§ BRANO DI LETTURA
Per avvicinarsi alle immagini è necessario farsi strada tra molte contraddizioni: e quindi, prima di tutto, riconoscerle. Ci sentiamo ripetere – e ripetiamo - continuamente che viviamo nella civiltà dell’immagine, che siamo sommersi dalle immagini, eccetera. Produciamo noi stessi quotidianamente le immagini con sempre nuovi dispositivi, e le usiamo per le nostre condivisioni e conversazioni. Nonostante questo molte implicazioni delle immagini ci sfuggono. La loro onnipresenza non garantisce accessibilità e comprensione, anzi: come ogni eccesso, finisce per provocare anestesia e perdita del senso.

Illusione o conoscenza?

Il predominio del linguaggio verbale fa sì che una cultura dominata dal visuale, come quella che si sta affermando, venga vista come una cultura di seconda qualità. Eppure le immagini sono probabilmente il mezzo più antico di trasmissione materiale di cultura tra gli uomini. Ed esercitano potere, fascino, persino paura. L’origine della diffidenza nei loro confronti viene fatta tradizionalmente risalire alla condanna di Platone nei confronti dell’arte in quanto legata alle emozioni, e in quanto copia di una copia (quale era per lui il mondo sensibile rispetto alla Verità delle Idee): anche se, in fondo, egli concedeva che questa copia di terzo grado potesse indirettamente stimolare la conoscenza. La reputazione delle immagini ha continuato ad avere sorti alterne all’interno della civiltà occidentale, oscillando tra l’esser vista come strumento di inganno oppure di conoscenza; due poli d’interpretazione che appaiono validi ancora oggi.

§ DATI FORNITI
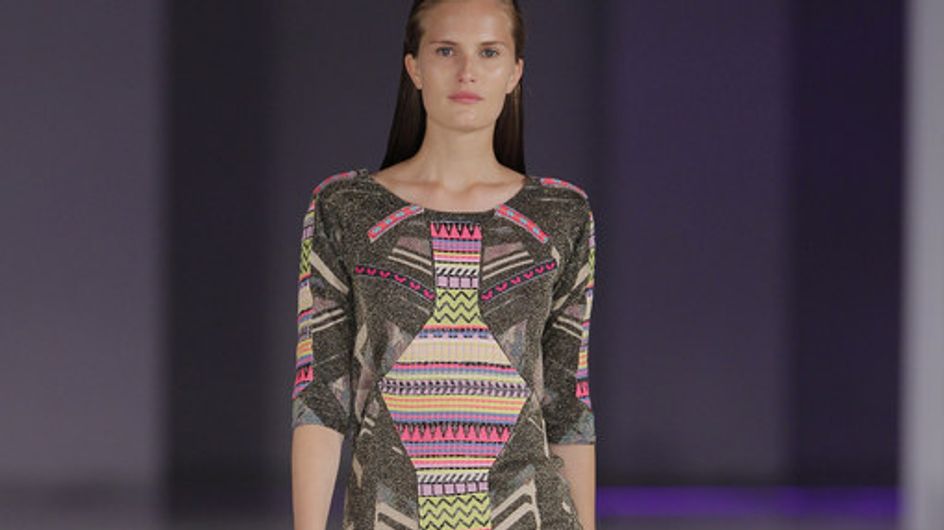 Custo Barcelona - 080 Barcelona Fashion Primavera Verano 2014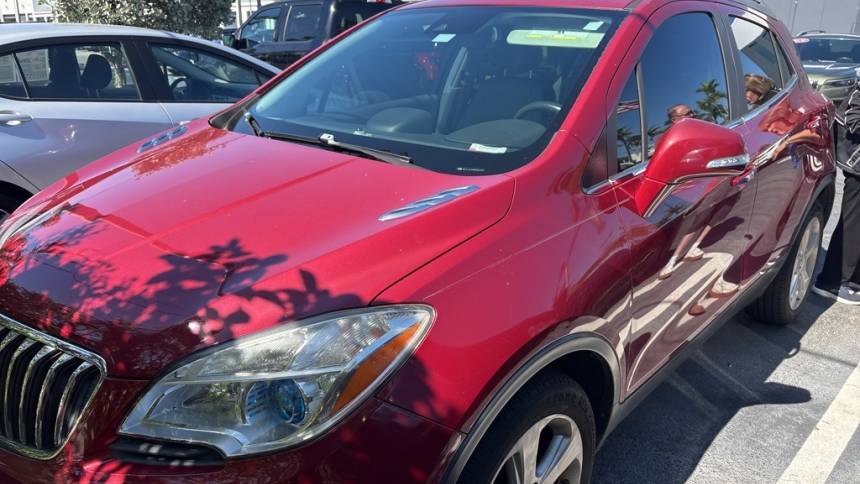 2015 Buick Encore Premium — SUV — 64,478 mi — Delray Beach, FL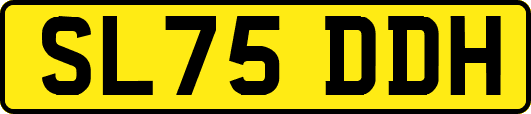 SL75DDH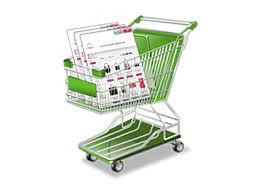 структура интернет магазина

* * *

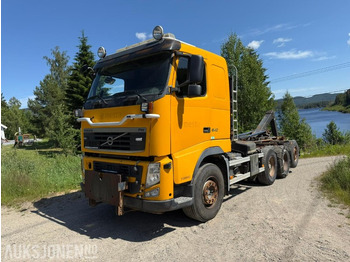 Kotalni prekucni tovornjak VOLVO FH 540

§ CONSEGNA 1
Nel brano sulle immagini, a chi si fa risalire tradizionalmente l'origine della diffidenza nei confronti delle immagini?
§ CONSEGNA 2
Indica se ciascuna affermazione concorda con il brano sulle immagini, rispondendo sì o no e citando le parole del brano che lo decidono. (a) L'onnipresenza delle immagini ne garantisce la comprensione. (b) Le immagini sono probabilmente il mezzo più antico di trasmissione materiale di cultura tra gli uomini. (c) Platone escludeva che l'arte potesse stimolare in qualche modo la conoscenza.
§ CONSEGNA 3
Secondo il brano sulle immagini, per quali ragioni Platone condannava l'arte?
Le righe non hanno alcun legame con il brano.

§ RISPOSTA ATTESA 1
A Platone, con la sua condanna dell'arte.

§ RISPOSTA ATTESA 2
(a) No: "La loro onnipresenza non garantisce accessibilità e comprensione".
(b) Sì: "le immagini sono probabilmente il mezzo più antico di trasmissione materiale di cultura tra gli uomini".
(c) No: "egli concedeva che questa copia di terzo grado potesse indirettamente stimolare la conoscenza".

§ RISPOSTA ATTESA 3
La condannava perché era legata alle emozioni. La considerava inoltre una copia di una copia, dato che per lui il mondo sensibile era già una copia della Verità delle Idee.